▸ Written problem A
In the photo diary text, rewrite the passage starting at "Let’s apply this" and ending at "the pictures alone.", changing "pictures" to "photos".

▸ Source text
»»

If you are a visual learner like me, seeing images and written words reinforces your memory, and enhances your learning. Concepts, ideas, and experiences associated with images, colors, and action, stay longer in our memory, help us savour the moment, and relive the events more clearly.
Spring is in sight, the days are getting longer and lighter, let’s go out and make the most of the season and make some new memories. Here’s a fun personal photography project for you: write a creative diary in pictures!
A diary or a journal is a record of your day to day life and experiences. Entries report both mundane and unusual goings-on, your emotions, thoughts and feelings, your actions and reactions, including opinions that may even be outside your immediate experience. Diaries and journals tend to be written in a chronological sequence.
Let’s apply this definition to a photo diary and see how well you can record a point in your life using pictures alone. The challenge is whether you can piece together a coherent and complete story, just by looking at the pictures alone.
Here are four basic components of a creative photo diary. When making yours, feel free to be as exhaustive as you like. In this example, I will show photos under each component and hope that you will try and piece together the entire story. That way we can gauge just how strongly and effectively the photos alone were able to recount the narrative.
#1 Set the context – lay out the plan
Think of this like a prologue or an introduction in a book. Include photos of the locality and vary the angles; wide scenes, close ups, details, panoramas. Don’t forget to take photos of preparation, getting ready for the trip, or some action en-route to the destination.
Set the mood. If it’s a gloomy and rainy day, take pictures of the rain or the storm clouds. If it’s a sunny day, snap photos of the sun, flare, and silhouettes included. Keep your eyes peeled and look around you. What do you see on the way to your destination? Any interesting sights? Anything out of the ordinary? Anything special or alluring? Anything new that you have never seen before? Or perhaps it has always been there but you just never bothered to look close enough until now.
#2 Have an opening chapter – a beginning
You have reached your destination and thus the narrative begins its ascent. So far you have only given glimpses of your main character, clues to the destination, snippets to the story. Now you are ready to introduce your characters and show more of their personalities. Make them shine and take center stage.
Vary your images by employing different angles; close up, far and wide, bird’s eye view, worm’s eye view. How about an inquisitive and questioning view? Be creative about it and think outside the box. There are many ways of presenting a person’s character like emphasizing color, favourite objects, unique accessories, action, identifying marks, etc., other than the ubiquitous frontal portrait. The obvious isn’t always the most interesting.
What happened when you reached your destination? Did the plans change? Were there distractions or unforeseen events that led you to switch gears, or take a different route? Or did you head straight on to what you wanted to do? Were there any curious twists to the plan, or some surprises – nice ones or otherwise?
#3 Inject some action or drama
It may be that nothing happens that is spectacular or which causes emotional upheaval. That doesn’t mean you can’t create something dramatic or notable. You can focus on particular emotions, or something pretty mundane, and make a choice to celebrate life’s simple pleasures. If on the other hand there was plenty of action, choose a few main actions shots of defining moments from the day, especially those that elicited the most impressive reaction, or the quietest but most precious twinkle of an eye.

««

▸ Entries
»»

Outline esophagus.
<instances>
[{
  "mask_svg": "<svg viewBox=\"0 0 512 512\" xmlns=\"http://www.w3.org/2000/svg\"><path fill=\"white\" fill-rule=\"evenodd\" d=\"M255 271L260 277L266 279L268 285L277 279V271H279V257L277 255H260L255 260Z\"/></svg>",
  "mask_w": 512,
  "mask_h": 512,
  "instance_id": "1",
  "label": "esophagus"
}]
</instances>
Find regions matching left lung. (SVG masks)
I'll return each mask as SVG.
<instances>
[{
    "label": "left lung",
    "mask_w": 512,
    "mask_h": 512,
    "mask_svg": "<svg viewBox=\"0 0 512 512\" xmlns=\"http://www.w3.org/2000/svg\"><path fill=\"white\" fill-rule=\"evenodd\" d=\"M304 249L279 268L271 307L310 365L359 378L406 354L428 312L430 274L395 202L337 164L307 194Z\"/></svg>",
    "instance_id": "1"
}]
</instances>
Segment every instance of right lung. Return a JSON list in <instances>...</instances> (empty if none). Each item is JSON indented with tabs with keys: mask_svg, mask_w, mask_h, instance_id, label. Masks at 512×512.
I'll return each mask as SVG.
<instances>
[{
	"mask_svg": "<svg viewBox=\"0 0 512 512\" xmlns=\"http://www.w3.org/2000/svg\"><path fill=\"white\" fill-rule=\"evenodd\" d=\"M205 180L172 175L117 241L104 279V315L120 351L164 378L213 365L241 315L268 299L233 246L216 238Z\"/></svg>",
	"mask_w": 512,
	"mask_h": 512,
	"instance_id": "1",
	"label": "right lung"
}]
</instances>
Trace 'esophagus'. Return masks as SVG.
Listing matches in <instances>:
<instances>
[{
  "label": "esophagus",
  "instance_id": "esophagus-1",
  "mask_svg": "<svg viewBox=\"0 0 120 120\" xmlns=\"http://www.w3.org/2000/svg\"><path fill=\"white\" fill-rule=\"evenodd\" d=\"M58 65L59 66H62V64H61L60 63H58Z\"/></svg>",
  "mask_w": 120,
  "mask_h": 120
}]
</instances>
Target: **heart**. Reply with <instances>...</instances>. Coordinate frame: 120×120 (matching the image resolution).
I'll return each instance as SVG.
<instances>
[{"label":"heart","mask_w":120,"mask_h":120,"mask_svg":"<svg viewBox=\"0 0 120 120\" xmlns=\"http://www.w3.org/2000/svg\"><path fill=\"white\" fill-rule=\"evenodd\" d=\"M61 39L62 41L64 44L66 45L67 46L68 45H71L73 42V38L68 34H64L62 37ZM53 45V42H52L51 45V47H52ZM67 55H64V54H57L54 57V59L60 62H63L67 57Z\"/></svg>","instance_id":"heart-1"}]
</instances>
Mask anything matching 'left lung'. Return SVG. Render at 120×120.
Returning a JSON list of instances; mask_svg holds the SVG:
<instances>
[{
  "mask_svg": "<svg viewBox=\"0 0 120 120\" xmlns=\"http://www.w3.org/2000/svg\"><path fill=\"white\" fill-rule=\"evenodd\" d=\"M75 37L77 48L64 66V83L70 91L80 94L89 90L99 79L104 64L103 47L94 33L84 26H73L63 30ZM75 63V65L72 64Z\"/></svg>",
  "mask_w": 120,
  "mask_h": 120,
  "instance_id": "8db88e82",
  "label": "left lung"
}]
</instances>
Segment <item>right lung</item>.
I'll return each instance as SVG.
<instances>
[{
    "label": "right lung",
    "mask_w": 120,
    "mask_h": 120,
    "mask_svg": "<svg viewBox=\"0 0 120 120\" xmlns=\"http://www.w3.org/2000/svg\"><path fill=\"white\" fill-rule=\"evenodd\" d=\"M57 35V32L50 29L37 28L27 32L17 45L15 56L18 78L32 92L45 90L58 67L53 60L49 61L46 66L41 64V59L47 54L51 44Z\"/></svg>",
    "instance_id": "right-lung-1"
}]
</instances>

««

▸ Written problem B
Show each line of the records that contains the string "left", matching case exactly.

▸ Correct response A
Let’s apply this definition to a photo diary and see how well you can record a point in your life using photos alone. The challenge is whether you can piece together a coherent and complete story, just by looking at the photos alone.

▸ Correct response B
Find regions matching left lung. (SVG masks)
    "label": "left lung",
Mask anything matching 'left lung'. Return SVG. Render at 120×120.
  "label": "left lung"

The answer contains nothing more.